Product Announcement from KADANT

Vacuum breakers provide a simple, dependable way to relieve unwanted vacuum which may develop in a closed vessel or pipeline. Erich Bernhardt, sales and applications engineer at Kadant Johnson, provides insight into the basics of vacuum breaker use.

How do vacuum breakers provide vacuum protection? 
The vacuum breaker acts like a door that opens to let air in when vacuum is present in the system. When the system is at pressure, the differential between the system and the outside atmosphere keeps the vacuum breaker’s door closed. When the system is in vacuum, the differential between the outside atmosphere and the system opens the vacuum breaker’s door.

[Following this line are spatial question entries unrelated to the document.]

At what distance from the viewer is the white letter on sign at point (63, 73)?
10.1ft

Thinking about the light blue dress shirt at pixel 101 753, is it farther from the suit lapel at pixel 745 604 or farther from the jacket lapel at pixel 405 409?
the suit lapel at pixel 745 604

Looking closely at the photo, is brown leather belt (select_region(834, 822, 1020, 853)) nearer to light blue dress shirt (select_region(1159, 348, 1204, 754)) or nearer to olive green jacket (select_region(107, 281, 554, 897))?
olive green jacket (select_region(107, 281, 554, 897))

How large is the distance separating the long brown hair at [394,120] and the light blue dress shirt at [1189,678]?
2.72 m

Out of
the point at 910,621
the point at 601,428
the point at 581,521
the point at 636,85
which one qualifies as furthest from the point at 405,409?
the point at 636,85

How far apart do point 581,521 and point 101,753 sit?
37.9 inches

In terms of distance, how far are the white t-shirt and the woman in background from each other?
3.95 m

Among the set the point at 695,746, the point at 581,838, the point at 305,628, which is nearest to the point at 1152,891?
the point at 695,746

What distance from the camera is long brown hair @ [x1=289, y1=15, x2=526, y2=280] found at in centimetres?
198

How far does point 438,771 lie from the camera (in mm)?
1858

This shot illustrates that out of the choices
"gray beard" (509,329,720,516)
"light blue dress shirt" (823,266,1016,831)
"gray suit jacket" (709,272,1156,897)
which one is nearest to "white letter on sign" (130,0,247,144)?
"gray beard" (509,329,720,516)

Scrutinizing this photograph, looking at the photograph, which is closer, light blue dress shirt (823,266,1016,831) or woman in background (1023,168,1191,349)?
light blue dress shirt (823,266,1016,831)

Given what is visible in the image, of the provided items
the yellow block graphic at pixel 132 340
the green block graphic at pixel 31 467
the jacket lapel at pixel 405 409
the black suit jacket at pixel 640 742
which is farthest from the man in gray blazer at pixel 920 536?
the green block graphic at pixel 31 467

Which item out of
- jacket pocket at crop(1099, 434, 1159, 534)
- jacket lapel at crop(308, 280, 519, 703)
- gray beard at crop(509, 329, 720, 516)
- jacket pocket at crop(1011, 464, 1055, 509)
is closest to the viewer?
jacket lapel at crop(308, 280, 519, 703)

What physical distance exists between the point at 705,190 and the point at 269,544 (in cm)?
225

How do I know I need a vacuum breaker?  
Generally speaking, any closed system that the volume contained within can be reduced in some manner will have a vacuum generated should have a vacuum breaker on it for protection, unless that vacuum is desirable.

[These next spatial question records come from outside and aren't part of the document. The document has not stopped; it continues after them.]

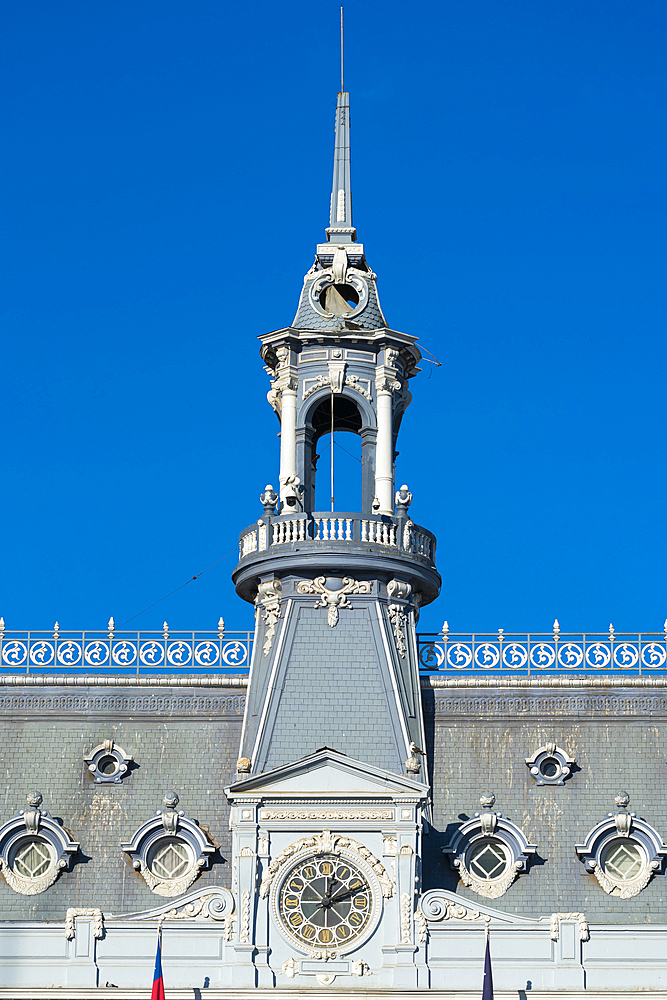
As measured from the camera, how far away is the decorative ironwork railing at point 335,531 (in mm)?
56719

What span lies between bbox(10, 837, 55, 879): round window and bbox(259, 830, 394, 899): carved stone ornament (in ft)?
23.5

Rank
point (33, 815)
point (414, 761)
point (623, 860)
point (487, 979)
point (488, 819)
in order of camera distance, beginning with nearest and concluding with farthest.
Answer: point (487, 979)
point (414, 761)
point (488, 819)
point (623, 860)
point (33, 815)

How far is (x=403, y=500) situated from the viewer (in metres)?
57.7

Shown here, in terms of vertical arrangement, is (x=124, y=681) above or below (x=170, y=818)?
above

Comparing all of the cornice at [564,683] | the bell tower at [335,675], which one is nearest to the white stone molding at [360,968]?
the bell tower at [335,675]

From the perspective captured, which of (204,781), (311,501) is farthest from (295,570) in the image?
(204,781)

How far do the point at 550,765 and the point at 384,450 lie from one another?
37.0 ft

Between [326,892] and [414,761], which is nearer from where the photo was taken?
[326,892]

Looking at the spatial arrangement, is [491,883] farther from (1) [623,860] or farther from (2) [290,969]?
(2) [290,969]

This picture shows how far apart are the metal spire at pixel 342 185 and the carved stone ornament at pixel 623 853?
69.7 ft

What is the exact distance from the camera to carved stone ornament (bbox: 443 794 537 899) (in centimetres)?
5372

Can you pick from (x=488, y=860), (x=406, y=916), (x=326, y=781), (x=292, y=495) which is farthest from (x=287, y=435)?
(x=406, y=916)

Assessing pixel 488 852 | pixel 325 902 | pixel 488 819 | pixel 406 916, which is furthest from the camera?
pixel 488 852

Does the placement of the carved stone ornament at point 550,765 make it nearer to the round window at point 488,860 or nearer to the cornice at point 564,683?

How do you install a vacuum breaker?  
We recommend:

    • Putting it at the highest point in the system
    • Installing it so it does not impinge into the flow
    • Piping the inlet – the port that it pulls air into –  in a safe direction so that it doesn’t drip on anything important when it eventually wears out
    • Goose-necking the inlet so that dirt or debris can’t fall into it
    • Using a pig-tail below it to isolate it from heat if the system is really hot

How does position matter?  
The position on the system is important on liquid systems because it’s possible for the vacuum breaker to drip water as it is pulling in air. Therefore we generally recommend vacuum breakers to be installed at the highest point.  However, in a gas system or bi-phase system, they should be installed in a location that remains dry inside the system.

The orientation (i.e., position the vacuum breaker is pointed) affects the cracking pressure, the vacuum level the vacuum breaker starts to open.  For 99% of applications, pressure really doesn’t come into play because the system can tolerate a lot more vacuum than it takes to start opening the vacuum breaker.

What size vacuum breaker do I need? 
To size a vacuum breaker, you should know three things:

(1) the source of the vacuum
(2) the speed of formation or amount of vacuum – converted to standard cubic feet per minute ideally
(3) the system’s tolerance for vacuum, i.e., how much vacuum can you have before you get bad effects?

What if the largest size vacuum breaker is too small for my application? Use more than one? 
It is completely acceptable to use multiple vacuum breakers to break the vacuum. On rare occasions, the required air flow to break the vacuum may be so large that using multiple vacuum breakers is not an ideal option.  In those cases, a large check valve can be used in place of a vacuum breaker.

If a vacuum breaker is too small, then the valve will not pass the amount of air required to break the vacuum. If a vacuum breaker is too large, then what? 
Even if a vacuum breaker is too small, sometimes it can still work.  If a vacuum breaker is too small, the vacuum in the system will increase drawing more air. If the source of vacuum is short lived, like steam collapsing after a heat exchanger is turned off, and the equipment can tolerate lots of vacuum, the vacuum breaker will eventually catch up.  Therefore, you often see small vacuum breakers on heat exchangers.  The shell of the exchanger may have a very high tolerance for vacuum even if the drainage of the condensate requires positive pressure. The vacuum level spikes but then drops to allow drainage.

If a vacuum breaker is too large, we would not foresee any operational issues.